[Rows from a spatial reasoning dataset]
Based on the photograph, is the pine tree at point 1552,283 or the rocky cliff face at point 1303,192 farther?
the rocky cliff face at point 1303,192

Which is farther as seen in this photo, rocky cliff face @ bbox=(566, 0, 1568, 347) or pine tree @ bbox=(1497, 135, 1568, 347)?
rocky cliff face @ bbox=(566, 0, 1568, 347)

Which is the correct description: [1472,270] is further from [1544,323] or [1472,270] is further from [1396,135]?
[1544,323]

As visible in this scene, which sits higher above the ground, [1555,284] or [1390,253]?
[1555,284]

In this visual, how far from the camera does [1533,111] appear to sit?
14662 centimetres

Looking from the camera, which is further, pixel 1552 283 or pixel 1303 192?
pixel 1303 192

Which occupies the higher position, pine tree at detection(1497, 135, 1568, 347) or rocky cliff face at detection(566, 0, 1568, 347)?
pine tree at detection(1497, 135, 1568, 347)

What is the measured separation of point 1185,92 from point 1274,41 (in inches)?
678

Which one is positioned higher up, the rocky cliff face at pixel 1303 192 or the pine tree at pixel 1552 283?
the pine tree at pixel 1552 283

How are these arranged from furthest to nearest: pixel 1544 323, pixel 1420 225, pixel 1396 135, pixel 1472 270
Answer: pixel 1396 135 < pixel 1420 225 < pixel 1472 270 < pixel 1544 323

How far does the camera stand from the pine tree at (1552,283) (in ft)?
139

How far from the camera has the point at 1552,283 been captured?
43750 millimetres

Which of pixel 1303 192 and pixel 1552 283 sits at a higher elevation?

» What the task requires
Arrange every non-blank line of the records above as a Markdown table with the columns "Row" and "Line", numbering the rows in order.

» Answer to this task
| Row | Line |
|---|---|
| 1 | Based on the photograph, is the pine tree at point 1552,283 or the rocky cliff face at point 1303,192 farther? |
| 2 | the rocky cliff face at point 1303,192 |
| 3 | Which is farther as seen in this photo, rocky cliff face @ bbox=(566, 0, 1568, 347) or pine tree @ bbox=(1497, 135, 1568, 347)? |
| 4 | rocky cliff face @ bbox=(566, 0, 1568, 347) |
| 5 | Which is the correct description: [1472,270] is further from [1544,323] or [1472,270] is further from [1396,135]? |
| 6 | [1544,323] |
| 7 | As visible in this scene, which sits higher above the ground, [1555,284] or [1390,253]? |
| 8 | [1555,284] |
| 9 | In this visual, how far from the camera does [1533,111] appear to sit? |
| 10 | 14662 centimetres |
| 11 | Looking from the camera, which is further, pixel 1552 283 or pixel 1303 192? |
| 12 | pixel 1303 192 |
| 13 | Which occupies the higher position, pine tree at detection(1497, 135, 1568, 347) or rocky cliff face at detection(566, 0, 1568, 347)? |
| 14 | pine tree at detection(1497, 135, 1568, 347) |
| 15 | What is the measured separation of point 1185,92 from point 1274,41 (in inches)? |
| 16 | 678 |
| 17 | Which one is positioned higher up, the rocky cliff face at pixel 1303 192 or the pine tree at pixel 1552 283? |
| 18 | the pine tree at pixel 1552 283 |
| 19 | How are these arranged from furthest to nearest: pixel 1544 323, pixel 1420 225, pixel 1396 135, pixel 1472 270 |
| 20 | Answer: pixel 1396 135 < pixel 1420 225 < pixel 1472 270 < pixel 1544 323 |
| 21 | How far does the camera stand from the pine tree at (1552,283) (in ft)? |
| 22 | 139 |
| 23 | How far from the camera has the point at 1552,283 been captured? |
| 24 | 43750 millimetres |
| 25 | Which of pixel 1303 192 and pixel 1552 283 sits at a higher elevation? |